"Ent-schuldigen"

Ich entschuldige mich. Wenn Sie das sagen, wissen Sie: Ich habe einen Fehler gemacht. Sie stehen bei jemandem in der Schuld, möchten, dass diese Schuld gelöscht wird. Und wenn jemand zu Ihnen diesen Satz sagt, ist er Ihnen auf die Füße getreten, hat sie verletzt oder eine Dummheit begangen.

Er spürt, dass er schuldig geworden ist und möchte diese Schuld loswerden. Beide Möglichkeiten beleuchten das Problem von verschiedenen Seiten. Gemeinsam ist der Wunsch, eine Schuld loszuwerden. Oft hört man nach solchen Begegnungen: "Aber ich habe mich doch entschuldigt!" Und spürt, dass da noch etwas in der Luft liegt. Denn der ganzen Sache liegt ein Denkfehler zugrunde.

Viele Menschen meinen, wenn sie sagen "ich entschuldige mich", sie hätten ihre Schuldigkeit getan, und alles wäre wieder in Ordnung. Es wird oft übersehen, dass ich dabei nur um Entschuldigung bitte. Ich kann mich selbst nicht "ent-schuldigen"! Und da liegt, glaube ich, eine Grundhaltung unserer Zeit im Gegensatz dazu, wie zwischenmenschliche Beziehung funktioniert. Wir verstehen uns heute als Macher, die aus eigener Kraft etwas tun und bewegen können. Das führt immer wieder zu maßloser Selbstüberschätzung. Bis hin zu dem Glauben, dass ich eine Schuld, die ich auf mich geladen habe, auch selbst wieder wegnehmen kann. Aber so funktioniert das nicht!

Unser christlicher Glaube bietet uns eine Hilfe an, die unser menschliches Miteinander tragfähig und belastungsfähig machen kann.
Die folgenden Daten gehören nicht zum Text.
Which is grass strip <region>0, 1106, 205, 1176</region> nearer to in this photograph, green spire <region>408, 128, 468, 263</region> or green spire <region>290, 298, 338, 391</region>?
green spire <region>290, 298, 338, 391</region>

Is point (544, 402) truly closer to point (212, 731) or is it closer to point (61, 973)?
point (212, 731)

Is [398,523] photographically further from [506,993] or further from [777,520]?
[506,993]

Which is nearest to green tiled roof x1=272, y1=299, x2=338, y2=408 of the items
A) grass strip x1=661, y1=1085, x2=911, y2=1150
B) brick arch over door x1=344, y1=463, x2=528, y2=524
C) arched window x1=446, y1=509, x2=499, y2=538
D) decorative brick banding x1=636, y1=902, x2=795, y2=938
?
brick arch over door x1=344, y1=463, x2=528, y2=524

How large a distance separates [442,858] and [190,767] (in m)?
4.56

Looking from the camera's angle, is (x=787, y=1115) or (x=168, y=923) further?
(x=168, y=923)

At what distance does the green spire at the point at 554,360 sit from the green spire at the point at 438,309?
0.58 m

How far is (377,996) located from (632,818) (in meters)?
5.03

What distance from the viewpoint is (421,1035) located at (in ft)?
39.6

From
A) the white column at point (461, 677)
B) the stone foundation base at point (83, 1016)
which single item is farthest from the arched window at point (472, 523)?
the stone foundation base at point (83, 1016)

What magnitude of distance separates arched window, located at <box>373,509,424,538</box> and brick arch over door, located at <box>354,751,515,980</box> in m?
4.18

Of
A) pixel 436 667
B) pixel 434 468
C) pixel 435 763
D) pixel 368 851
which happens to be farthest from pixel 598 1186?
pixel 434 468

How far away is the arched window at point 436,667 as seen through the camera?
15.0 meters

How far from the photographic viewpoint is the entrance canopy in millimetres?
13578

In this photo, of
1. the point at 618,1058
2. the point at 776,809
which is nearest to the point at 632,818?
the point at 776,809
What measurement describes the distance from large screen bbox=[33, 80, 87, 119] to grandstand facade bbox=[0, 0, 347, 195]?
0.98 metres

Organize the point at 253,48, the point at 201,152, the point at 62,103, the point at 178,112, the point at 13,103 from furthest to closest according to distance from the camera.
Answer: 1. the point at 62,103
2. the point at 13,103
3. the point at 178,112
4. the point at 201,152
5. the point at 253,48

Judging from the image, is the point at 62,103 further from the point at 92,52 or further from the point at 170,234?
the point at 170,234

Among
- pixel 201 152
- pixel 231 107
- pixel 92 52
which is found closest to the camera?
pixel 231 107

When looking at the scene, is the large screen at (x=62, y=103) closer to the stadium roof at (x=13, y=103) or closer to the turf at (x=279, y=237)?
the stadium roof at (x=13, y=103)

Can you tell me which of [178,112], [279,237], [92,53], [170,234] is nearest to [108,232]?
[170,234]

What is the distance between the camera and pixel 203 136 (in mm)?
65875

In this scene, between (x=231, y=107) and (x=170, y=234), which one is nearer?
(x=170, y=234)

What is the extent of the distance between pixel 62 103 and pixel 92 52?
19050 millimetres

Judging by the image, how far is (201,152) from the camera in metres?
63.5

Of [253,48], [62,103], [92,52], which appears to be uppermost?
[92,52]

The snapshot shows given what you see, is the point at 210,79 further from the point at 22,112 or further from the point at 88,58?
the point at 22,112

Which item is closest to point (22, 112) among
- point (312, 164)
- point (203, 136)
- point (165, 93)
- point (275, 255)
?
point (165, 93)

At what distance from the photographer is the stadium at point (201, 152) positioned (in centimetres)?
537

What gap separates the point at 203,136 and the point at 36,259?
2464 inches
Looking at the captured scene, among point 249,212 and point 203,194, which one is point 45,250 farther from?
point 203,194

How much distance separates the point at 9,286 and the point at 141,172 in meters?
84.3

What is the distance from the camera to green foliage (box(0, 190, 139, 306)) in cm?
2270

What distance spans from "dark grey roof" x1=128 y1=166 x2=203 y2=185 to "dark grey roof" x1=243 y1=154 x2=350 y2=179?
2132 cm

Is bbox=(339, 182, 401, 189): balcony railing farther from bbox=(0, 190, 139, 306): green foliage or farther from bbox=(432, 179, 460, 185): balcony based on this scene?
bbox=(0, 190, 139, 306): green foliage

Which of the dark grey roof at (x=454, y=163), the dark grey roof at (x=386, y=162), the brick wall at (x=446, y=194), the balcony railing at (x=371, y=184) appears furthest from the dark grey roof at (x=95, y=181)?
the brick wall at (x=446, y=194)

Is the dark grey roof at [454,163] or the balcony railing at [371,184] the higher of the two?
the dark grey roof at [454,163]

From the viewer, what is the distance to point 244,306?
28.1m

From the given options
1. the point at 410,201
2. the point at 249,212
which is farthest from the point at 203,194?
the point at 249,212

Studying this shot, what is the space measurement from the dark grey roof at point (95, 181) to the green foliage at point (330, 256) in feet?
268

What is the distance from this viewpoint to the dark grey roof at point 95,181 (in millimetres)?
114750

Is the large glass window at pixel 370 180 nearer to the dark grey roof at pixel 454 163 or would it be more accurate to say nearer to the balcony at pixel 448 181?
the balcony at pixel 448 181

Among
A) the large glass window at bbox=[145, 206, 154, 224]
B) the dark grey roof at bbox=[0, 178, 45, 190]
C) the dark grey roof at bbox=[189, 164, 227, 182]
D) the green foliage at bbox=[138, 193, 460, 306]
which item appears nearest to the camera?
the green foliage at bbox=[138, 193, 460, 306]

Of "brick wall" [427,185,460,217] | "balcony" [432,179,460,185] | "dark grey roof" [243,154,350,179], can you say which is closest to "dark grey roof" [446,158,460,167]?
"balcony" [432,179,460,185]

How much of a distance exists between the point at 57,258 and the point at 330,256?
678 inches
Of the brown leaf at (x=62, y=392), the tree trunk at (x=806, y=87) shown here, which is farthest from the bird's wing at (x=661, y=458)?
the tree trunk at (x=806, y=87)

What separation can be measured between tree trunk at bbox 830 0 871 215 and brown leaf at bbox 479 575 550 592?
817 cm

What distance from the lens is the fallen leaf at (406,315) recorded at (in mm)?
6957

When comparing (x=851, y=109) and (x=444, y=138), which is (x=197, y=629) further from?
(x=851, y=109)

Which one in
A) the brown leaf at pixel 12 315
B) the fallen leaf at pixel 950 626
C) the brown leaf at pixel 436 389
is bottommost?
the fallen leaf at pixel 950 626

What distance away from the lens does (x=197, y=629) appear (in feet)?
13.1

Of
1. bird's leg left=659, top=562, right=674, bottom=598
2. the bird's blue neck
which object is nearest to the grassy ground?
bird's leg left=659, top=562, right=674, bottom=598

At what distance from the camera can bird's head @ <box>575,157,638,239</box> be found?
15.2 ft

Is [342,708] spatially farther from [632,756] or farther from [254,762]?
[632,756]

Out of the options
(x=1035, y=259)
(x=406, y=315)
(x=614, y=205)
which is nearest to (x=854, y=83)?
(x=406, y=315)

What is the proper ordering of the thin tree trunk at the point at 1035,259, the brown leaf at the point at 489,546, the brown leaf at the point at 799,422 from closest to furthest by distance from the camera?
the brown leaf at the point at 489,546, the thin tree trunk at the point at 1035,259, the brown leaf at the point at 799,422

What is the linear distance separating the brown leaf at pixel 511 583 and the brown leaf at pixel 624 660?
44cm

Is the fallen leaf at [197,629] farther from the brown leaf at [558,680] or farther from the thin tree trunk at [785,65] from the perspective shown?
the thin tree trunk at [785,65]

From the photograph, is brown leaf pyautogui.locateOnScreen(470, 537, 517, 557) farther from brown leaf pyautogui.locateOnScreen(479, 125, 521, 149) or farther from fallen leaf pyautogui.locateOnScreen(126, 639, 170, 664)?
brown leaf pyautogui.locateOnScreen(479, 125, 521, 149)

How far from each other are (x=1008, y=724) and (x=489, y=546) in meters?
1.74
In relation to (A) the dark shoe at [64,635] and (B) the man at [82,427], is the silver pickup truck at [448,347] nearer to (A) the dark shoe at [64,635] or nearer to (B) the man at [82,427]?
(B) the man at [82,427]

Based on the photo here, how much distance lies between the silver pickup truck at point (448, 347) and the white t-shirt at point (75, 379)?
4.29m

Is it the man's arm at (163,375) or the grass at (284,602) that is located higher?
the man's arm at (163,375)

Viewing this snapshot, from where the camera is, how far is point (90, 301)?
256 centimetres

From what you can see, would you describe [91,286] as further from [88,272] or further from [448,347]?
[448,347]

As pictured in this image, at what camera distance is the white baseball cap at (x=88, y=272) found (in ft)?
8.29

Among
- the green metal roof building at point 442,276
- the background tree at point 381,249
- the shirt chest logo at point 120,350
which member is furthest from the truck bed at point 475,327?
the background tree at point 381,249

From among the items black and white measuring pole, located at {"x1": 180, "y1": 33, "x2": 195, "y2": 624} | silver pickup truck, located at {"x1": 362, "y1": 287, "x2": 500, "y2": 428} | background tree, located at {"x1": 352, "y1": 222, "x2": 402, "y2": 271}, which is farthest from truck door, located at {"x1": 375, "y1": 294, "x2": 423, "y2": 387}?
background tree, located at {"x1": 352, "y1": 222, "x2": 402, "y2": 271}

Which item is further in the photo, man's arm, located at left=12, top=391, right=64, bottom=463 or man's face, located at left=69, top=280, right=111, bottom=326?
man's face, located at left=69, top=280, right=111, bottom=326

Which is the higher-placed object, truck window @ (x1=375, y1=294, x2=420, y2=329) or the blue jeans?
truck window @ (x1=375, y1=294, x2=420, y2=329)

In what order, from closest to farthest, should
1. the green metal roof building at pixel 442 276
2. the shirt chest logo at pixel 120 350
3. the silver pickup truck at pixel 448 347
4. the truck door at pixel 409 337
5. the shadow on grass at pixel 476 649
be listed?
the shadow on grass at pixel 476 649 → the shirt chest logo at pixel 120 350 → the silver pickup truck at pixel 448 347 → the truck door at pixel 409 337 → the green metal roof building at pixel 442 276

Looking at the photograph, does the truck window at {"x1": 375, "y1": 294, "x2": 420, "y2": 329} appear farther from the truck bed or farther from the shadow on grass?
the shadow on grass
Es ist sicher keine Frage, dass wir in unseren Beziehungen immer wieder an Grenzen stoßen, die wir selbst nicht überschreiten können. Dann sind wir auf das Entgegenkommen der anderen angewiesen. Als Christ vertraue ich darauf, dass Gott mich so annimmt, wie ich bin. Auch mit meinen Fehlern. Und dass er mir vergibt, wenn ich ehrlichen Herzens mein Misslingen bedauere und von meiner Schuld gelöst werden möchte - eben darum bitte. Wenn ich selbst die Erfahrung machen kann, von etwas ge-löst zu werden (durch Gott oder von anderen), dann kann ich auch andere von etwas "er-lösen", ihnen verzeihen.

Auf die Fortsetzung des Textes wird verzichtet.